I prossimi mesi si preannunciano tra i più roventi di sempre. 

La causa è il "Super El Niño", un violento fenomeno climatico innescato dal surriscaldamento anomalo delle acque dell'Oceano Pacifico

I meteorologi lanciano l'allarme: le temperature oceaniche potrebbero superare la media storica di oltre 2°C, scatenando una reazione a catena su scala globale. 
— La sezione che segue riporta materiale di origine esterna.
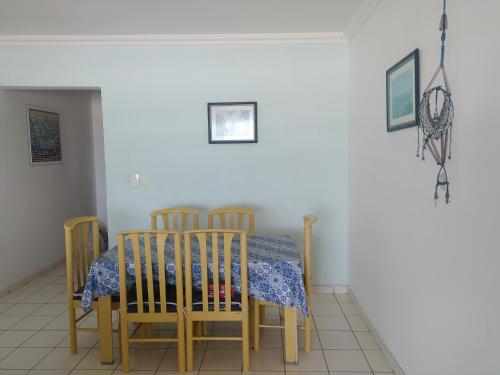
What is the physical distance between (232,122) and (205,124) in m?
0.25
Già a partire da questa estate, e fino alla fine del 2026, assisteremo a un drastico aumento delle temperature mondiali e a un'impennata di eventi meteorologici estremi, dalla siccità devastante a improvvise e violente alluvioni, che non risparmieranno l'Italia.

Indice

  1. Cos'è il Super El Niño e perché farà caldissimo
  2. Cosa succederà: le tempistiche e gli scenari estremi
  3. Le conseguenze sull'Italia: dall'estate rovente all'autunno a rischio

Cos'è il Super El Niño e perché farà caldissimo

Normalmente, per dichiarare la presenza del fenomeno noto come El Niño, è sufficiente che il surriscaldamento atmosferico e oceanico registri un aumento di almeno 0,5°C

Le previsioni attuali, tuttavia, stimano un picco anomalo compreso tra 1,5°C e 2°C, ed è per questa straordinaria intensità che gli esperti lo hanno già classificato come Super El Niño.

La sua origine risiede nella fascia equatoriale centro-orientale del Pacifico. L’evento prende forma nel momento in cui i venti alisei si indeboliscono, smettendo di trattenere l'acqua calda vicino alle coste di Asia e Australia. 

Di conseguenza, enormi masse di acqua surriscaldata si spostano a ritroso verso le coste del Perù e dell'Ecuador, innescando un massiccio rilascio di calore e vapore nell'atmosfera. L'esito diretto di questa immensa bolla di calore è un innalzamento vertiginoso delle temperature globali.

Cosa succederà: le tempistiche e gli scenari estremi

Stando agli ultimi dati del Climate Prediction Center americano, esiste una probabilità del 62% che il fenomeno inizi a svilupparsi in modo netto già durante l'estate, prolungando i suoi effetti almeno fino alla fine del 2026

I modelli del Centro europeo per le previsioni meteorologiche confermano questo inquietante trend climatico.

L'arrivo del Super El Niño stravolgerà le dinamiche atmosferiche in ogni emisfero. I precedenti storici, come l'episodio particolarmente acuto del 2015, tracciano un quadro di cosa succederà: attraverseremo periodi di estrema siccità simili a quelli che hanno già colpito l'Etiopia, l'India, l'Australia e il bacino dell'Amazzonia, affiancati da una stagione degli uragani insolitamente violenta nel Pacifico centrosettentrionale e piogge torrenziali, quasi fuori scala, sul continente nordamericano.

Le conseguenze sull'Italia: dall'estate rovente all'autunno a rischio

Sebbene l'Europa goda della parziale protezione termica dell'Oceano Atlantico, il surriscaldamento anomalo del Pacifico andrà a influenzare inevitabilmente tutte le correnti atmosferiche globali, impattando duramente anche sulla nostra penisola.

Per l'Italia si preannuncia una stagione estiva gravosa. Dovremo fronteggiare ondate di calore intense e prolungate, con temperature diurne ben superiori alle medie storiche. 

Le notti diventeranno "tropicali", con il termometro che farà fatica a scendere sotto i 25°C, innescando un grave stress idrico a carico di fiumi, laghi e riserve agricole. 

Ma il peggio potrebbe arrivare in autunno: il Mar Mediterraneo immagazzinerà una quantità di calore fuori norma, diventando un pericoloso serbatoio di energia potenziale

Questo eccesso termico, unito all'abbassamento della rotta dei cicloni atlantici, causerà perturbazioni sempre più frequenti e violente sullo Stivale.